Acid house is a sub-genre of
house music that emphasizes a repetitive, hypnotic and
trance-like style, often with samples or spoken lines rather than sung lyrics. Acid house's core electronic squelch sounds were developed by mid-1980s
DJs from
Chicago who experimented with the
Roland TB-303 electronic synthesizer-sequencer. Acid house spread to the
United Kingdom,
Australia, and continental
Europe, where it was played by DJs in the early
rave scene.
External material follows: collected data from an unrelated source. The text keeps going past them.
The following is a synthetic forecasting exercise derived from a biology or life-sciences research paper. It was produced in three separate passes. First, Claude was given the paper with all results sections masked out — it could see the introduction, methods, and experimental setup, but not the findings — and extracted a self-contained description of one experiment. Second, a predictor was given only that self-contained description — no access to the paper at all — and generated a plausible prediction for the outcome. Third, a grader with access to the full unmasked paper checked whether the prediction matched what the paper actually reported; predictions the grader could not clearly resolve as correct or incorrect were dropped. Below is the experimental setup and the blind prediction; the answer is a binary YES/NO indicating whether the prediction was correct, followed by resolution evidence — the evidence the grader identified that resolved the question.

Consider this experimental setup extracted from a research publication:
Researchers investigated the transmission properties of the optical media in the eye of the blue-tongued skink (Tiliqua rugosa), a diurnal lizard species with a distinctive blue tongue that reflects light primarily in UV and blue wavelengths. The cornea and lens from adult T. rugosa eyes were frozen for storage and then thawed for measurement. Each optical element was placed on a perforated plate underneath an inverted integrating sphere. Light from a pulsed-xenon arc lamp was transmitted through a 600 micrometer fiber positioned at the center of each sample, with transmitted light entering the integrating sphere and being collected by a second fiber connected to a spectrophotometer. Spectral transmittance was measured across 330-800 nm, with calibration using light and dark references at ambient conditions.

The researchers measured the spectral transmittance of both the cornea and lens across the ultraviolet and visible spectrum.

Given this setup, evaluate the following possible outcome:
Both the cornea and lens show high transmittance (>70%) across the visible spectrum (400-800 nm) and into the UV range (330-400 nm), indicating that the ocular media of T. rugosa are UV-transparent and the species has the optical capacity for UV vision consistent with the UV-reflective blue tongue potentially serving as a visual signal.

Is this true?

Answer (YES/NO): NO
By the late 1980s, copycat tracks and acid house
remixes brought the style into the mainstream, where it had some influence on pop and dance styles.
Nicknamed "the sound of acid",[1] acid house was different than the emerging styles of deep house or vocal house in that it was starkly minimal, being very light or absent of instrumentation and generally harder or trancier sounding than these.[citation needed] This bifurcation marked an early separation in house music that directly correlated to the origin of hard dance and trance and which developed in conjunction with the more underground and specialized rave scene.[citation needed] The starkness of the style was a result of the discovery of the strange sounds that the Roland 303 bass line synthesizer produced when tweaked and the straight 4|4 rhythm which though shared by much of house and techno music was programmed into much harder and more pounding rhythms than pop or electro.[citation needed] Both of these elements are present in most of the tracks considered core to the sound of acid house.[citation needed] Roland's other famous sound, the Roland TR-909 drum machine is nearly as common. Acid house's influence on dance music is tangible considering the sheer number of electronic music tracks referencing acid house through the use of its sounds, including trance, Goa Trance, psytrance, breakbeat, big beat, techno, trip-hop and house music.[2]
The first acid house records were produced in Chicago, Illinois. Phuture, a group founded by Nathan "DJ Pierre" Jones, Earl "Spanky" Smith Jr., and Herbert "Herb J" Jackson, is credited with having been the first to use the TB-303 in the house music context (the instrument appeared as early as 1983 in disco via Alexander Robotnick).[3] The group's 12-minute "Acid Tracks" was recorded to tape and was played by DJ Ron Hardy at the Music Box, where Hardy was resident DJ. Hardy once played it four times over the course of an evening until the crowd responded favorably.
Chicago's house music scene was suffering from a massive crack down of parties and events by the police. Sales of house records were dwindling and by 1988, the genre was selling less than a tenth as many records as at the height of the style's popularity.[4] However, house and especially acid house was beginning to experience a massive surge in popularity in Britain.